Lost in the Endless Scroll – Till a Small Ritual Renewed My Love for Books

As a youngster, I consumed books until my vision grew hazy. When my GCSEs came around, I exercised the stamina of a monk, revising for lengthy periods without pause. But in recent years, I’ve watched that ability for deep concentration fade into infinite browsing on my device. My focus now contracts like a snail at the touch of a finger. Reading for enjoyment feels less like nourishment and more like a marathon. And for a person who writes for a profession, this is a occupational risk as well as something that made me sad. I aimed to regain that cognitive flexibility, to stop the brain rot.

So, about a year ago, I made a modest vow: every time I came across a word I didn’t understand – whether in a book, an article, or an casual conversation – I would research it and write it down. Nothing elaborate, no leather-bound journal or fountain pen. Just a running list kept, amusingly, on my phone. Each seven days, I’d spend a few minutes reading the collection back in an effort to lodge the vocabulary into my memory.
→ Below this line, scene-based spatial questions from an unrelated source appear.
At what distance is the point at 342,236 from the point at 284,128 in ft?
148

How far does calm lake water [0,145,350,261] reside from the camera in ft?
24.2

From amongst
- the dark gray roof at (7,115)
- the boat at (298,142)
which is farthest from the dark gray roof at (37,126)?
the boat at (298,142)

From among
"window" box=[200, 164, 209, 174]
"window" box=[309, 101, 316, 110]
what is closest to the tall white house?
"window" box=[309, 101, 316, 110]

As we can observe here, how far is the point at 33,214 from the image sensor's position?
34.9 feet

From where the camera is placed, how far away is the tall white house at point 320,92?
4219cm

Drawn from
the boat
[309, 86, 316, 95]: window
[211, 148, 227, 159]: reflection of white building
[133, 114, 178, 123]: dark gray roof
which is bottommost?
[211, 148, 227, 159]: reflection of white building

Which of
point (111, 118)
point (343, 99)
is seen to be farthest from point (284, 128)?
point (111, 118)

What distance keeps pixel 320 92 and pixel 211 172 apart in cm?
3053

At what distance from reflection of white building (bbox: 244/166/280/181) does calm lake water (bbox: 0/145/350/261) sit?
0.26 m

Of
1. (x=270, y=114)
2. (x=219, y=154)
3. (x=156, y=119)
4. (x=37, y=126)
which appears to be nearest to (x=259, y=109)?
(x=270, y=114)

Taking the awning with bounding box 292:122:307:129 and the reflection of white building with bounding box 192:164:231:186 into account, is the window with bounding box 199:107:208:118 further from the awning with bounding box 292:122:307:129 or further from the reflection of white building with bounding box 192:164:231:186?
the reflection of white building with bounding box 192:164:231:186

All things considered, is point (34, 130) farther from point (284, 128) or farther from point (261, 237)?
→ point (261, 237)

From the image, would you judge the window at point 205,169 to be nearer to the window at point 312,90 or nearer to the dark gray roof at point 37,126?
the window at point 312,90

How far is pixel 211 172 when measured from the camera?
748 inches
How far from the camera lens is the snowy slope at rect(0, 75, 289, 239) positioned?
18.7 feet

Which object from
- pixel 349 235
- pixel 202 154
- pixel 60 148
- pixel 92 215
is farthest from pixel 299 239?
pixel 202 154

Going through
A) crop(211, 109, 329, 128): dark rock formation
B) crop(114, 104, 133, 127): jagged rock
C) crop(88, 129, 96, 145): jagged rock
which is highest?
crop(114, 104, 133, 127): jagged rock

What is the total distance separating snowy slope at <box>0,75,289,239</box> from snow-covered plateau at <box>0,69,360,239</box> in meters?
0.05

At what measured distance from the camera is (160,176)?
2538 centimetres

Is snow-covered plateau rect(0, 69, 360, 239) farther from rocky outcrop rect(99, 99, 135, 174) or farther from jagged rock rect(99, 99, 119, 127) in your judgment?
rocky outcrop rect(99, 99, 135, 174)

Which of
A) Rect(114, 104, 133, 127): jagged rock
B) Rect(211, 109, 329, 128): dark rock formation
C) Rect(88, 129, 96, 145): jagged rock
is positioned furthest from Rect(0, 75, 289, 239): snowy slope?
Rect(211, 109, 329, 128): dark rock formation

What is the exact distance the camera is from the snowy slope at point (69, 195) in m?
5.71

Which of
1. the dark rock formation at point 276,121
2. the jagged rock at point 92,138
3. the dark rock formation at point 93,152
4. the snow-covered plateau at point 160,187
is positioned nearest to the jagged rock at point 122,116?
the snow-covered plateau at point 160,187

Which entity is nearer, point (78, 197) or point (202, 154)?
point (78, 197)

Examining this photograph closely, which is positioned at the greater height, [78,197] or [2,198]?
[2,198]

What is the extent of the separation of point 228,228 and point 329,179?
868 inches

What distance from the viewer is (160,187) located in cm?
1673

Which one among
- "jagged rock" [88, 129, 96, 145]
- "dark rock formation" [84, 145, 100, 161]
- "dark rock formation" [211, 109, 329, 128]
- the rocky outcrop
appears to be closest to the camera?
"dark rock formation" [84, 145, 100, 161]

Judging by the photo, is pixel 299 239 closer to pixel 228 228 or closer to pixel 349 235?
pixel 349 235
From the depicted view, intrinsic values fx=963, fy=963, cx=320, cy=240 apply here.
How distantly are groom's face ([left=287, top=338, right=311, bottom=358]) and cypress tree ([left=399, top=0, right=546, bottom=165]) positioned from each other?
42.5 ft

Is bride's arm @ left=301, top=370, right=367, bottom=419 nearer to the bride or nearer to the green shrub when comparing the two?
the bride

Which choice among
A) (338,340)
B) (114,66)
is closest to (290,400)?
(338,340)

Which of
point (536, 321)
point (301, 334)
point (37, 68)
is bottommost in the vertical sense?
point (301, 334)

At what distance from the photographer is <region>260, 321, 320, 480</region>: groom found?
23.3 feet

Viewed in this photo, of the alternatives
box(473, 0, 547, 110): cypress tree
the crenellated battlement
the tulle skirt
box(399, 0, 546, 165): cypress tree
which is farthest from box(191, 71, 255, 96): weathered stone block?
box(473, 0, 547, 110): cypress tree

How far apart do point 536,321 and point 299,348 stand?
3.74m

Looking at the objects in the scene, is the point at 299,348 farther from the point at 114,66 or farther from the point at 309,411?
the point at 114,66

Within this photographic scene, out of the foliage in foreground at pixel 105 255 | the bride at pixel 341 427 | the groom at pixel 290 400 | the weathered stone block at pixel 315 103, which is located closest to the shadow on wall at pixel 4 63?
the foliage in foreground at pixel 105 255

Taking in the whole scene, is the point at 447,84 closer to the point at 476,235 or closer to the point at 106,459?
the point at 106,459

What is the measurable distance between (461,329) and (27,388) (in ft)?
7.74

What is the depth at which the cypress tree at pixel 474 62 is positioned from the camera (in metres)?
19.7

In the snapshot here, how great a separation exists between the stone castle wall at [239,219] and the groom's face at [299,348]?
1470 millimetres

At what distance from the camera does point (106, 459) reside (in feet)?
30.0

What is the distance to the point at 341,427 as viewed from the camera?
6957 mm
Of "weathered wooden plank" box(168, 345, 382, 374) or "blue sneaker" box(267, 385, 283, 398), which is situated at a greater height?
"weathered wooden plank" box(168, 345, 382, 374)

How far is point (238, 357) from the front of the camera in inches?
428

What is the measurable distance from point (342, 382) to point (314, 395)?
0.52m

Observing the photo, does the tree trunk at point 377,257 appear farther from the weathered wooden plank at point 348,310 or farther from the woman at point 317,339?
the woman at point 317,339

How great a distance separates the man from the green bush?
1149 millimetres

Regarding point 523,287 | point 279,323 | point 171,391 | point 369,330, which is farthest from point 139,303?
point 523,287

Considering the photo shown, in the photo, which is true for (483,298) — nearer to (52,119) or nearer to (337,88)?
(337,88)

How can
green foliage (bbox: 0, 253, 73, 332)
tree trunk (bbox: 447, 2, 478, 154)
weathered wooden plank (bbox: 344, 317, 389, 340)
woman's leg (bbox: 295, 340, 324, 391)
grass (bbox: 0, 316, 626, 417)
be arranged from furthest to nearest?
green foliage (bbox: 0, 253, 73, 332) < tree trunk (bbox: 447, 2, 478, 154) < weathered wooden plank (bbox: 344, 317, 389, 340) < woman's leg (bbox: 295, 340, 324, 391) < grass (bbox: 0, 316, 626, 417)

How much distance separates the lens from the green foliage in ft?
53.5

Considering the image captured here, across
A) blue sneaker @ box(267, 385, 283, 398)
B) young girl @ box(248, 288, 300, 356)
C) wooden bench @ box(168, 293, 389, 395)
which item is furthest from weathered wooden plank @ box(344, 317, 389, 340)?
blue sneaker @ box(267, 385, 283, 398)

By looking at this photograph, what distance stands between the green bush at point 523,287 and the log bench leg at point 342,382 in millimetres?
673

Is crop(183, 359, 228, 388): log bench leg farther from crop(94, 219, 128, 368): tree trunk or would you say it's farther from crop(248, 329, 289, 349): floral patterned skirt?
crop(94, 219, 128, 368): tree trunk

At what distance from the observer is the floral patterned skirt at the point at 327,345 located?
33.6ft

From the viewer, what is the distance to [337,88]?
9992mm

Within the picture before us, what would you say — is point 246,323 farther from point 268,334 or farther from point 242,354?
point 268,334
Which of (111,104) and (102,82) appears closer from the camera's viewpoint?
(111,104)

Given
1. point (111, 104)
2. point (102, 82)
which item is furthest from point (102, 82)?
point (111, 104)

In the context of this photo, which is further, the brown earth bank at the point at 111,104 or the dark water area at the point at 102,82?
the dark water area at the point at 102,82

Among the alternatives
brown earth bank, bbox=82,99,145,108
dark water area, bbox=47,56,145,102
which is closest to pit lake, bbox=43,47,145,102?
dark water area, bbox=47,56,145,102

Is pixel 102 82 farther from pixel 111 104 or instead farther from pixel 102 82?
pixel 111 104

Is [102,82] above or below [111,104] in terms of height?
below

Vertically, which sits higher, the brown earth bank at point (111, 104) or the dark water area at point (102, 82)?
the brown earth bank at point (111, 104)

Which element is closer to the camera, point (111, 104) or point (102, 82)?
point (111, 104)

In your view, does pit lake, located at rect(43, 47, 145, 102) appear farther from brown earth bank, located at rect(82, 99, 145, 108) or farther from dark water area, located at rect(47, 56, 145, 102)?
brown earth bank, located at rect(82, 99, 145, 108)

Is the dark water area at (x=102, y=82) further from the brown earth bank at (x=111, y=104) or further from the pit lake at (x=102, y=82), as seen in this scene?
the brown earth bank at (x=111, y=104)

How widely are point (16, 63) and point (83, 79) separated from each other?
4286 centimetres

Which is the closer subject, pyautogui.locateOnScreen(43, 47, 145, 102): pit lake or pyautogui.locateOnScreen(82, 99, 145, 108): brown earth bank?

The list now covers almost twenty sheets, and this tiny ritual has been subtly transformative. The benefit is less about showing off with obscure adjectives – which, to be honest, can make you appear unbearable – and more about the mental calisthenics of the ritual. Each time I look up and note a term, I feel a slight stretch, as though some neglected part of my brain is flexing again. Even if I never deploy “eidolon” in dialogue, the very act of spotting, documenting and reviewing it breaks the drift into inactive, semi-skimmed focus.

Fighting the brain rot … The author at her residence, compiling a list of terms on her phone.
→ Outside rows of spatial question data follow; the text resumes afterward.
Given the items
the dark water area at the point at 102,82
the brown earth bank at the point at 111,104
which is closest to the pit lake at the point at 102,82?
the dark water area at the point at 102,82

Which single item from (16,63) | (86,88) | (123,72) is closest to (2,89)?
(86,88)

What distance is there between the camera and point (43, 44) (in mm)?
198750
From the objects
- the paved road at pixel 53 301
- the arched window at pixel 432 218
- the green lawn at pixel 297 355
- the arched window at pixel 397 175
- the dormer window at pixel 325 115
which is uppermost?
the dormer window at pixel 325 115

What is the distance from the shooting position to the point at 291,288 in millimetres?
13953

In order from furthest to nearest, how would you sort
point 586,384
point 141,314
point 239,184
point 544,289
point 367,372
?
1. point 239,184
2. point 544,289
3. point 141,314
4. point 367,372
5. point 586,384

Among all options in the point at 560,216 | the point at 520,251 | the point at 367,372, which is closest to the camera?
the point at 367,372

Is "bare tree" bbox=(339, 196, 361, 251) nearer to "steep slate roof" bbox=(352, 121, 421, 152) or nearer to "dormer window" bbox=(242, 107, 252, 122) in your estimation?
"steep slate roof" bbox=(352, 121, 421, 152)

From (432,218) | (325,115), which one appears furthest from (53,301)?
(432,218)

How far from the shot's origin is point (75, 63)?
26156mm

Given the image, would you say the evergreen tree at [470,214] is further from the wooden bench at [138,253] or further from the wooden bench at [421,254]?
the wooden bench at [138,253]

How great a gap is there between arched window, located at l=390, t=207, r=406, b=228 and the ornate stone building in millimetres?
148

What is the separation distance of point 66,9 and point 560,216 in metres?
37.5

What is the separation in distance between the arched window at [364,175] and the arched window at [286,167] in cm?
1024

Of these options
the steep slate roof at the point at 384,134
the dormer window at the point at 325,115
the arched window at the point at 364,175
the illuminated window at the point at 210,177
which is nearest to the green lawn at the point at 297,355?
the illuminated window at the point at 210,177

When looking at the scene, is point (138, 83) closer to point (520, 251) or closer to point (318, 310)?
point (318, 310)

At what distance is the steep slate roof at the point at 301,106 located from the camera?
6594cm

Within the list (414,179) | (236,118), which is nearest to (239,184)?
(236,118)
Additionally, there's a journalling element to it – it functions as something of a diary, a log of where I’ve been engaging, what I’ve been pondering and who I’ve been hearing.

It's not as if it’s an simple routine to keep up. It is frequently extremely inconvenient. If I’m reading on the tube, I have to stop in the middle, take out my phone and type “millennialism” into my Google doc while trying not to bump the person pressed against me. It can reduce my reading to a maddening speed. (The Kindle, with its built-in lexicon, is much easier). And then there’s the revising (which I often neglect to do), dutifully browsing through my growing vocabulary collection like I’m studying for a word test.
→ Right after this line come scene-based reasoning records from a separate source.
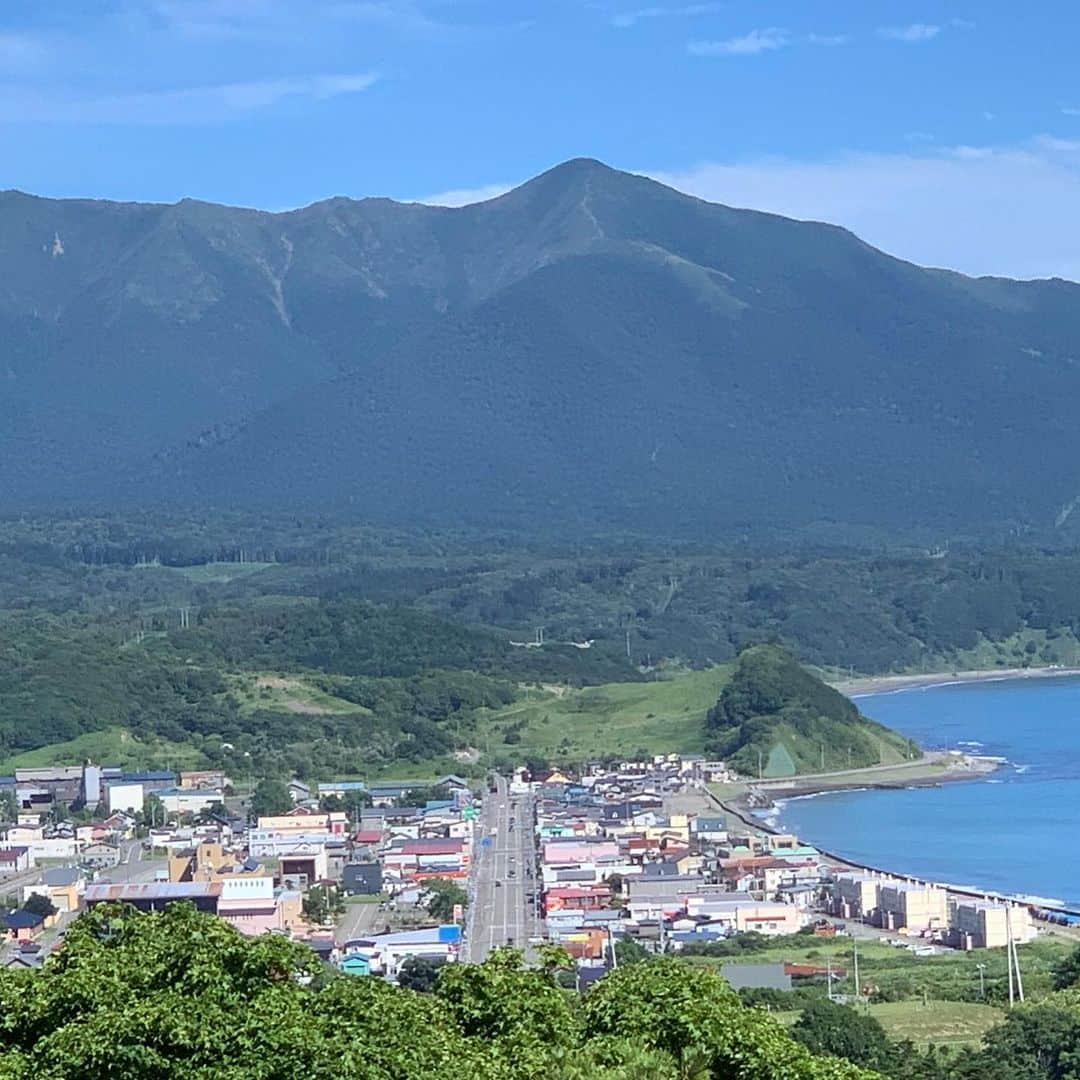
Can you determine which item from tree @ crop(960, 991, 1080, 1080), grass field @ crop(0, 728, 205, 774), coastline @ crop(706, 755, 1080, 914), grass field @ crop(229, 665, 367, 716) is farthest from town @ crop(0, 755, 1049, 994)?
grass field @ crop(229, 665, 367, 716)

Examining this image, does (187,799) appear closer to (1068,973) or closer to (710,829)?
(710,829)

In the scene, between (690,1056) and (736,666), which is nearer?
(690,1056)

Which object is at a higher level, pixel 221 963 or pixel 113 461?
pixel 113 461

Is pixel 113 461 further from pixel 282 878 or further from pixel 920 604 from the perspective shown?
pixel 282 878

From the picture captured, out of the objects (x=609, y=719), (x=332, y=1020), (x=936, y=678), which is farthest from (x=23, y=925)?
(x=936, y=678)

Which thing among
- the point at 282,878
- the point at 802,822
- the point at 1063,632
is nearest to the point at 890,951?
the point at 282,878

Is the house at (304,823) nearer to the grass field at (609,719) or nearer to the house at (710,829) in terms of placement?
the house at (710,829)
Realistically, I integrate perhaps 5% of these terms into my daily conversation. “unreformable” was adopted. “Lugubrious” as well. But the majority of them remain like museum pieces – appreciated and catalogued but rarely used.

Still, it’s made my mind much sharper. I notice I'm reaching less often for the same overused selection of adjectives, and more often for something precise and muscular. Few things are more satisfying than discovering the exact term you were searching for – like finding the missing puzzle piece that snaps the picture into place.

In an era when our devices siphon off our focus with relentless effectiveness, it feels rebellious to use mine as a instrument for slow thinking. And it has given me back something I worried I’d lost – the pleasure of exercising a intellect that, after a long time of lazy scrolling, is at last stirring again.

Jessica Fisher
Jessica Fisher

A tech-savvy writer passionate about blockchain innovations and virtual reality gaming, with years of experience in the crypto casino industry.